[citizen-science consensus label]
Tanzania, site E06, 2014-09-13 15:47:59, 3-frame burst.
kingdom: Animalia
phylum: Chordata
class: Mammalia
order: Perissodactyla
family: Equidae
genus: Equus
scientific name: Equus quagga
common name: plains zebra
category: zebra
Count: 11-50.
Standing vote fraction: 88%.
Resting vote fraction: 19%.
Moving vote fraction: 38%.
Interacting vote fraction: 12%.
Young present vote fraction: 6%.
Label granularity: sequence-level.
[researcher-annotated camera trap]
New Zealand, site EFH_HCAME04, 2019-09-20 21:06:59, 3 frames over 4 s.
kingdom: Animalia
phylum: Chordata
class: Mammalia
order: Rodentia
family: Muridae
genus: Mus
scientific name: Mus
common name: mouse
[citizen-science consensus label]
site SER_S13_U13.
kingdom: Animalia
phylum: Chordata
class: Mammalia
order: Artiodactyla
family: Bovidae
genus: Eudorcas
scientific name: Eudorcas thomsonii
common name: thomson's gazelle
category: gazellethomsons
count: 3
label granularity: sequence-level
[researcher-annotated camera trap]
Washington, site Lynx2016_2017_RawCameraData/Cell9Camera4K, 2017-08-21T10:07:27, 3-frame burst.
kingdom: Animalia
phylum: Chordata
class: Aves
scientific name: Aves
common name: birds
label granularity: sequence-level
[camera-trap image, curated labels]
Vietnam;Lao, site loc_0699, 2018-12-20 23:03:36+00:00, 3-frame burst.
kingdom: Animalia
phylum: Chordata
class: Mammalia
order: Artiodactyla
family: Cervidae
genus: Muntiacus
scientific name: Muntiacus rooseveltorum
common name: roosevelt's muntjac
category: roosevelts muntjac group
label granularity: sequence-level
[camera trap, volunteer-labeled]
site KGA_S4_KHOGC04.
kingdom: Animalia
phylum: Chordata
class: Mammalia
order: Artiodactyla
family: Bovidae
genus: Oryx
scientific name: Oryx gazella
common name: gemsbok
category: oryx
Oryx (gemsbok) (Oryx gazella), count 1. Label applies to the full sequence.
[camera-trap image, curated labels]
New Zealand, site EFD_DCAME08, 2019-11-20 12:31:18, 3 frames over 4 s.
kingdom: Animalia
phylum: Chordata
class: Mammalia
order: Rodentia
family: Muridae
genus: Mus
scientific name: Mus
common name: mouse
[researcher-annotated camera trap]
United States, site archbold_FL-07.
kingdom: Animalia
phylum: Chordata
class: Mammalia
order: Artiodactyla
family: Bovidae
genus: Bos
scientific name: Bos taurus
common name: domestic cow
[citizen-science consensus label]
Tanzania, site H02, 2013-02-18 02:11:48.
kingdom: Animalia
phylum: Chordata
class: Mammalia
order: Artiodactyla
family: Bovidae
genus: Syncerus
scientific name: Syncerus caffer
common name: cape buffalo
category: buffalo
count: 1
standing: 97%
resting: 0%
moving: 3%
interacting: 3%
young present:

- Work instructions
Your job is to output all of the material exactly.

- Exercise output
[citizen-science consensus label]
Tanzania, site E06, 2014-09-13 15:47:59, 3-frame burst.
kingdom: Animalia
phylum: Chordata
class: Mammalia
order: Perissodactyla
family: Equidae
genus: Equus
scientific name: Equus quagga
common name: plains zebra
category: zebra
Count: 11-50.
Standing vote fraction: 88%.
Resting vote fraction: 19%.
Moving vote fraction: 38%.
Interacting vote fraction: 12%.
Young present vote fraction: 6%.
Label granularity: sequence-level.
[researcher-annotated camera trap]
New Zealand, site EFH_HCAME04, 2019-09-20 21:06:59, 3 frames over 4 s.
kingdom: Animalia
phylum: Chordata
class: Mammalia
order: Rodentia
family: Muridae
genus: Mus
scientific name: Mus
common name: mouse
[citizen-science consensus label]
site SER_S13_U13.
kingdom: Animalia
phylum: Chordata
class: Mammalia
order: Artiodactyla
family: Bovidae
genus: Eudorcas
scientific name: Eudorcas thomsonii
common name: thomson's gazelle
category: gazellethomsons
count: 3
label granularity: sequence-level
[researcher-annotated camera trap]
Washington, site Lynx2016_2017_RawCameraData/Cell9Camera4K, 2017-08-21T10:07:27, 3-frame burst.
kingdom: Animalia
phylum: Chordata
class: Aves
scientific name: Aves
common name: birds
label granularity: sequence-level
[camera-trap image, curated labels]
Vietnam;Lao, site loc_0699, 2018-12-20 23:03:36+00:00, 3-frame burst.
kingdom: Animalia
phylum: Chordata
class: Mammalia
order: Artiodactyla
family: Cervidae
genus: Muntiacus
scientific name: Muntiacus rooseveltorum
common name: roosevelt's muntjac
category: roosevelts muntjac group
label granularity: sequence-level
[camera trap, volunteer-labeled]
site KGA_S4_KHOGC04.
kingdom: Animalia
phylum: Chordata
class: Mammalia
order: Artiodactyla
family: Bovidae
genus: Oryx
scientific name: Oryx gazella
common name: gemsbok
category: oryx
Oryx (gemsbok) (Oryx gazella), count 1. Label applies to the full sequence.
[camera-trap image, curated labels]
New Zealand, site EFD_DCAME08, 2019-11-20 12:31:18, 3 frames over 4 s.
kingdom: Animalia
phylum: Chordata
class: Mammalia
order: Rodentia
family: Muridae
genus: Mus
scientific name: Mus
common name: mouse
[researcher-annotated camera trap]
United States, site archbold_FL-07.
kingdom: Animalia
phylum: Chordata
class: Mammalia
order: Artiodactyla
family: Bovidae
genus: Bos
scientific name: Bos taurus
common name: domestic cow
[citizen-science consensus label]
Tanzania, site H02, 2013-02-18 02:11:48.
kingdom: Animalia
phylum: Chordata
class: Mammalia
order: Artiodactyla
family: Bovidae
genus: Syncerus
scientific name: Syncerus caffer
common name: cape buffalo
category: buffalo
count: 1
standing: 97%
resting: 0%
moving: 3%
interacting: 3%
young present:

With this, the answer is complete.